### Document passage
[Start of section]

NEW RESEARCH BEING conducted at University College Dublin is exploring how victims of childhood abuse and neglect coped with their trauma and the positive factors in their lives that have helped them.

This study is being conducted by Grace Sheridan, a clinical psychologist in training, and is supervised by Professor Alan Carr from the School of Psychology at UCD.

The research is exploring post-trauma outcomes of people who experienced physical, emotional, sexual abuse and/or neglect during childhood.

Sheridan said the research is “seeking to identify factors that contributed to overcoming those experiences which enabled the survivors to live a meaningful life”.

“It’s sort of controversial because most of the research in this area looks at post traumatic stress and mental health difficulties and alcohol addiction, things like that. What this does is challenge the perception that they are damaged people and looks at their strengths”.

“Focusing on growth and development in the aftermath of childhood maltreatment does not discount the pain or suffering associated with these experiences,” Sheridan said. 

“We believe that understanding recovery and growth after trauma is crucial because with an integrated understanding, we may be able to identify best practices for clinicians and develop recommendations to better address the psychological needs of survivors of childhood trauma.”

[End of section]

### Dataset extract

[Start of section]

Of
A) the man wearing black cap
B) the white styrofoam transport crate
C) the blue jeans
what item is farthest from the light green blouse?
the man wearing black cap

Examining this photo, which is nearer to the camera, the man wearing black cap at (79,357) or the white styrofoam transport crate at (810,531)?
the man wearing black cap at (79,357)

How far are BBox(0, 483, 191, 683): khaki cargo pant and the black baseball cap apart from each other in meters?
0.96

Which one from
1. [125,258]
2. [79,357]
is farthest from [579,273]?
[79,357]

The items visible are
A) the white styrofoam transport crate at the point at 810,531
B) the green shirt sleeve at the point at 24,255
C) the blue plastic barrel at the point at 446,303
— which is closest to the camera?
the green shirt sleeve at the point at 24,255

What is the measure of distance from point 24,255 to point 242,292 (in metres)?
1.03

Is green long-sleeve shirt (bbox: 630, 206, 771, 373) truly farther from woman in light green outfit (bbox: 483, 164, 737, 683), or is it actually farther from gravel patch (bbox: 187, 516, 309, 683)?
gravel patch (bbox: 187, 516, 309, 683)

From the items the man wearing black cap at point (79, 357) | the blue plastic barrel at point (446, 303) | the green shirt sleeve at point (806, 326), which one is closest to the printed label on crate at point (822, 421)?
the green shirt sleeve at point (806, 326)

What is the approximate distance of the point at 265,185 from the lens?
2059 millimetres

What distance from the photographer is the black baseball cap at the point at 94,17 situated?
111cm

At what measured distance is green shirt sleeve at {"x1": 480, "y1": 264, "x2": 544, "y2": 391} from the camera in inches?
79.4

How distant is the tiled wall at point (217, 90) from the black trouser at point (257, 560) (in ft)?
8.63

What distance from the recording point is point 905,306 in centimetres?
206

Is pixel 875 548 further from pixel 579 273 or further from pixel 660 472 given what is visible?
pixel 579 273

[End of section]

### Exercise
Pick up the article on the UCD study of how survivors of childhood abuse and neglect coped, and continue it from its last sentence.

### Reply
If you look at health studies relating to medical trauma like a person having cancer, it’s typical of them to say they appreciate life more now because maybe it opened up new opportunities to be closer to people and re-establish relationships. Now, abuse is different, but we want to know if any of this concept applies – is there a coexistence of distress and growth?

She described this kind of research as a “strong new wave message” in mental health care which could help with the development of new programmes for survivors. 

“We need to understand how people can recover from childhood abuse and neglect and how we can best support them in doing so. In order to achieve this, it’s crucial that we identify the conditions under which some people can thrive as they grapple with earlier traumatic experiences,” Sheridan said. 

Participants are being asked to complete an anonymous survey online, answering questions about topics like their family relationships and life experiences. Sheridan said she hopes to have results early next year.